History and Origins of Fan Studies
Fan Studies Journals
Transformative Works and Cultures
Transformative Works and Cultures, or TWC, is an open-access, online-only, international peer-reviewed journal published by the Organization for Transformative Works. Its remit includes transformative works, articles about media studies, and articles about the fan community.
TWC was first published in September 2008 and has published 24 issues to date, both general and topic-specific. It typically publishes twice a year, most often in March and September, with the occasional extra issue in June.

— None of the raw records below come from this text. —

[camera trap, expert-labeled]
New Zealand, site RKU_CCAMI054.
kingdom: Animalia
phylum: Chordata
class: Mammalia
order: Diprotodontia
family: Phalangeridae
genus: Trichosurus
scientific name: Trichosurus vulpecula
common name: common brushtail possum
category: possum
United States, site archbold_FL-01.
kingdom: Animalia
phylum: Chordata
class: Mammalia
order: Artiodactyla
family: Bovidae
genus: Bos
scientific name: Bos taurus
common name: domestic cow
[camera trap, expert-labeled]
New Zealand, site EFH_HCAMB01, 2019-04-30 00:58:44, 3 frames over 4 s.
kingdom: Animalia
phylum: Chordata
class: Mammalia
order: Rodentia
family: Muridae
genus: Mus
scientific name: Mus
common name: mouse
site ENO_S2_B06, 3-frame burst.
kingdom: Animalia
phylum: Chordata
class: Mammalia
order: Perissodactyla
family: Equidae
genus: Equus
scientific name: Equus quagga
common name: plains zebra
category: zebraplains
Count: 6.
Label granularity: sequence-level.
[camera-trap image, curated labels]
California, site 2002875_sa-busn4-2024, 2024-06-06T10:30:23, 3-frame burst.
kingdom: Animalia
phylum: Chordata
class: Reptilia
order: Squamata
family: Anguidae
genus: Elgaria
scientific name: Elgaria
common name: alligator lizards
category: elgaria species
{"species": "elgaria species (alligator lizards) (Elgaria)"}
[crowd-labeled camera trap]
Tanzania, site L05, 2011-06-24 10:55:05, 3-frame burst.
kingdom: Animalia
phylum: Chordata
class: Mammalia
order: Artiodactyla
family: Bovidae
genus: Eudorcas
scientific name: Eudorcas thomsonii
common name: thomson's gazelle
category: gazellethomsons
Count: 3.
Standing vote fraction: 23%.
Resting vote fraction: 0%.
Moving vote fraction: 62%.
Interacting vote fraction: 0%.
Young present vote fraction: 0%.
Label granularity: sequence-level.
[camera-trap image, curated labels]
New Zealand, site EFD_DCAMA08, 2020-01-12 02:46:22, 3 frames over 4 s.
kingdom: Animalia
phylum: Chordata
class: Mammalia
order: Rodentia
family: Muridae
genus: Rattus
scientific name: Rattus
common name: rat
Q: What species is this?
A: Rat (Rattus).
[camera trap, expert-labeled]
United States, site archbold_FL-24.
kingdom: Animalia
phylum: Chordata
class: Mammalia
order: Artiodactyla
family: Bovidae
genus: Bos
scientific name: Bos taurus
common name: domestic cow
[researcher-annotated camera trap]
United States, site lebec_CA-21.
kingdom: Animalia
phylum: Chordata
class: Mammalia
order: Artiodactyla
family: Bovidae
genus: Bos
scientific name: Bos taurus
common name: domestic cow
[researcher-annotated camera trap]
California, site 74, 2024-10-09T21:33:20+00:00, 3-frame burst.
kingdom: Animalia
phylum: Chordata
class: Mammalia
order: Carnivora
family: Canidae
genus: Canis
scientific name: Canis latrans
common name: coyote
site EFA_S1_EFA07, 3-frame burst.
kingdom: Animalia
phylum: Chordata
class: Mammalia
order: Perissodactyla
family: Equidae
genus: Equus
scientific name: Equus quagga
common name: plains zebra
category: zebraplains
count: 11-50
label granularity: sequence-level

Its special topic issues have covered everything from games as transformative works to transnational boys' love fan studies, queer female fandom, and the classical canon and/as transformative work. The journal is edited by Kristina Busse and Karen Hellekson.
See Transformative Works and Cultures for more details.
Journal of Fandom Studies
The Popular Culture Studies Journal
The Popular Culture Studies Journal is an "academic, peer-reviewed, refereed journal for scholars, academics, and students from the many disciplines that study popular culture." The journal is managed by the Midwest Popular Culture Association / American Culture Association (MPCA/ACA), and aims to support its members, as well as "scholars globally who recognize and support its mission based on expanding the way we view popular culture as a fundamental component within the contemporary world."
Its first volume was published in 2013, and it has published 4 volumes to date. The journal is edited by Norma Jones.